Brief A = In the financial crisis commentary, what was the foreclosure rate during the 1930s?
Brief B = Write the next part of the financial crisis commentary, picking up after its last sentence.
──────── Selected extract
Tim Norris, chairman
Walton County Republican Party
We can fix this.
The mess with Freddie Mac and Fannie Mae caused this problem. The Wall Street Journal has been talking about it for years. In the name of preventing ‘discrimination’, they made changes to banking rules so that people have been getting loans that shouldn’t get them. Mortgage lenders, legislators, investment bankers and others are all to blame for the crisis, which stemmed from easy credit and investors’ appetite for yield.
We’re witnessing a desperate flight to safety by investors. People are running away from financial assets and financial institutions simply because confidence has disappeared. With home prices falling, foreclosures and defaults are the root cause of the run against all types of mortgage-related bonds held by the banks. Foreclosures today are less than 3 percent. During the 1930s, they were 50 percent. Our unemployment rate today is at about 6.1 percent. Back in 1982, it was near 11 percent and for most of the 1930s, it was over 20 percent. We will get through this.
And there are constructive policy measures that can help fix the market’s problems. A new type of Resolution Trust Company could purchase underwriter assets that proliferate through the financial system and are clogging the credit and loan systems of our banks.
We clearly are in an emergency moment. But the government should opt for smart regulatory action rather than broad-based interference that could stifle the free economy. On Thursday afternoon Paulson was talking President Bush into a new RTC, the stock market soared 400 points. That’s what I call an endorsement. The taxpayers might even come out ahead if we do this.
The pessimists are now talking about the end of capitalism or a permanent decline of America. I don’t believe that for one moment. Specific regulatory reforms can get us out of this fix. And most of all, policymakers must maintain the low-tax, low-inflation, open-trade formula that has propelled this nation’s economy and produced so much prosperity for so long.

Graham Campbell-Work
chairman, Walton County
Democratic Party
One needs only look at today’s headlines to get a taste of the grim financial situation facing this great nation. The financial crisis facing Americans today is evidenced by the bankruptcy of Lehman Brothers, the merger of Merrill Lynch and Bank of America, and the federal takeover of Fannie Mae and Freddie Mac. Fannie Mae and Freddie Mac are the two biggest mortgage companies in the United States. Due to their misadventures into the sub-prime mortgage market, these two companies have been left reeling from a lack of cash. How did this crisis come about? Corporate greed and a lack of federal regulation are two of the culprits.
────────────────
──────── Data for analysis
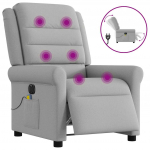 vidaXL elektriline massaažitool 3303313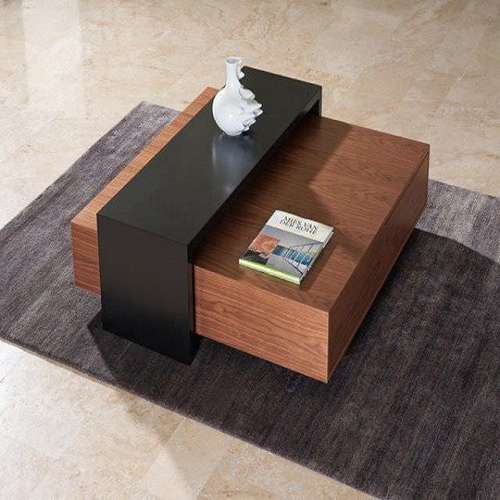  میز جلومبلی مدل SO24135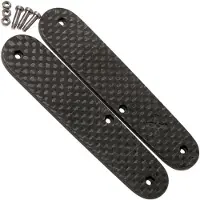 Flytanium Cadet Scales CF Flat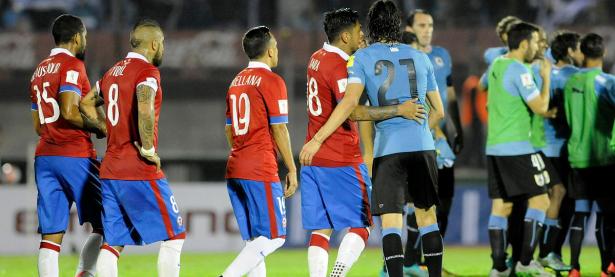 B体育体育电竞-摩纳哥主场大胜雷恩，保持不败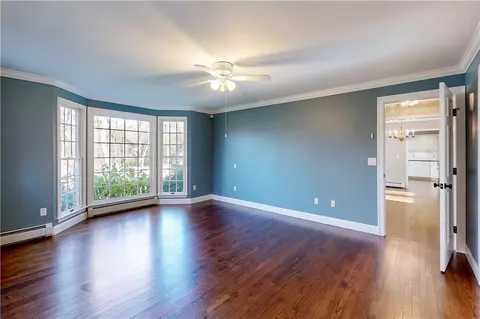 23 Carpenter St, Rehoboth, MA 02769 photo 23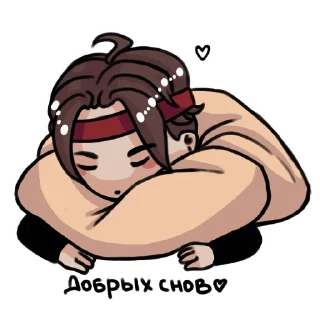 Sticker felikskva - 8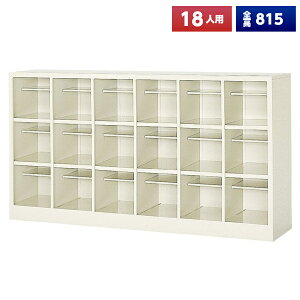 y{zyz V[Y{bNX 18lp 63i I[v I X`[ C [  Xߎ  wZ { m e a@ bJ[ ʔ V[YbJ[ V[YP[X 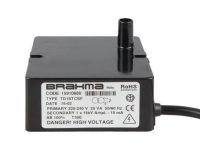 Трансформатор розжига Brahma TD1STCSF 15910680
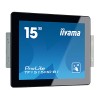 iiyama-prolite-tf1515mc-b1-15-1024-x-768pixels-plusieurs-pressions-noir-moniteur-a-ecran-tactile-1.jpg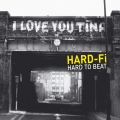 Album Hard To Beat (Minotaur Shock Mix) (Digital Release)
────────────────
Response box A = 50 percent.

Response box B =
When President Clinton left office in 2000, regulations were in place that kept Wall Street and the financial powers that be under control. One of the many things that the current administration did to usher in our present financial crisis was to “deregulate” these areas. This philosophy was supported by Sen. John McCain. Once this deregulation took place, financial institutions decided to invest in the sub-prime loan market. At the height of the real estate boom, practically anyone could get a mortgage, regardless of credit history. Money was loosely loaned to consumers who would not normally be eligible for a mortgage loan. This lending strategy was a way of making large amounts of money due to higher interest rates and extended mortgage terms.
The sub-prime mortgage market turned out to be exactly what the name indicated – sub-prime. Borrowers in this market quickly found the adjustable rate mortgage payments they were supposedly locked into start “adjusting” faster than anyone anticipated. Home-owners were having a hard time making their house payments.  As these payments became more and more delinquent, foreclosure was inevitable. Foreclosure rates grew dramatically in the United States until they reached epidemic proportions. When this happened, the lending institutions were left holding billions of dollars in foreclosure papers in a market that had turned sour.
The current administration’s deregulatory actions have helped the financial market make its proverbial bed.  Now the government wants to use our taxpayer dollars to avoid having to sleeping in it. Personally, I do not believe that we, as taxpayers, should be responsible for the failings of a corporation, whatever its cause.
To prevent this type of financial disaster from happening again, the government must get involved on certain levels.  The federal government must be allowed to regulate the mortgage markets. Had the regulations present in the 1990s not been removed, we could have seen this crisis coming and perhaps curtailed or even prevented it.
The next president of the United States has a monumental task ahead of him. He will have to clean up from the incredible devastation caused by the inept and unethical administration of the past eight years. I pray we will elect someone that can “bailout” America from the horrors of the current administration, and not a self proclaimed ‘de-regulator’ who helped to get us here in the first place. As Harry Truman said, “If you want to live like a Republican, you’d better vote Democrat.”